Wednesday, May 23, 2007

these bits and pieces

"...for certain I am sending you the pictures I told you about yesterday in my letter ... there are three of them the biggest a violin on its side and then a still life done at Druetrx the hotel-keeper's place with the letters Mazagran armagnac cafe on a round table a fruit bowl with pears a knife a glass. The other still life Pernod on a round wooden table a glass with strainer and sugar and bottle written Pernod Fils with in the background posters mazagran cafe armagnac 50..."

- Pablo Picasso

"The Architect's Table is cluttered by objects that had traditionally been either hand-made or produced by relatively simple, if not pre-industrial techniques. That is to say, the 'object-world' evoked or depicted by this and other such Cubist paintings is the precisely object-world that was -- at that very time -- being rapidly destroyed, and replaced with a new one, by mass industrial production. Every conceivable object -- no matter how 'aristocratic' or 'banal' in past times -- was then beginning to be mass-produced and widely distributed by huge industrial combines. The reign of the spectacle-commodity had begun. Tables and carafes and posters and pieces of furniture and glasses and calling cards and knives were mass-produced by complex electrically-powered machines. The skilled artisans of the past were now unneeded, obsolete; the relatively scarce objects formerly reserved for the bourgeois alone could be increasingly be purchased by anyone, anywhere."

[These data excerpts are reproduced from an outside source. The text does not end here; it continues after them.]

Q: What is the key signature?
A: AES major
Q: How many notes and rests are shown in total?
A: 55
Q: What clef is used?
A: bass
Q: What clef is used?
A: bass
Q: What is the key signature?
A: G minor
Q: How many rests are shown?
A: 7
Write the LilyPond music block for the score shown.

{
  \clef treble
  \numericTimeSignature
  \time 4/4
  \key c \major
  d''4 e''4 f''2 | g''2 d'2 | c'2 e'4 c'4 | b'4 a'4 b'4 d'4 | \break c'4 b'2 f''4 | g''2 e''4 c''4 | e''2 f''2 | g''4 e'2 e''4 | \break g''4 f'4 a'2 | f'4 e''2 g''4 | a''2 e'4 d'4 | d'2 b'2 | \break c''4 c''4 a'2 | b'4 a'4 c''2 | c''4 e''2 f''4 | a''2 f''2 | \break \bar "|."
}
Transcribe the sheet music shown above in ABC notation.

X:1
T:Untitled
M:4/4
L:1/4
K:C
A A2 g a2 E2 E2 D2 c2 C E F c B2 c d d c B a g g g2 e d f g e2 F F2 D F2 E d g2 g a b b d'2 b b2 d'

"Clark notes that 'viewers of Cubism have always relished the sheer banality of the things it does denote,' but is unable to rise above this banality himself. He asks, half-rhetorically, 'What could we find to say about them?' If this were the T.J. Clark of the chapter on Pissarro and anarchism, the answer would be: 'These bits and pieces are fragments of the world hated and bombed to pieces by Seurat and Ravachol.'"

- Bill Brown

Already we can do more to categorise the object-world of cubism.

Firstly the recapitulation of the baroque ensemble that itself registers delight, fascination and horror with regard to the passage of time:

(Kautsky: "we see that identical words change their meaning over the centuries, that ideas and institutions that resemble each other externally have a different content, because they arise out of the needs of different classes under different conditions")

so, perishable precious items: fruit, flowers; stringed instruments;

(Plato: "for harmony is not like the soul, as you suppose; but first the lyre, and the strings, and the sounds exist in a state of discord, and then harmony is made last of all, and perishes first" )

objects mass-produced through the factory system and consumed straightaway, or nearly: newspapers; tobacco;

objects petitioning for an alternative use of time: aperitifs; the calling card.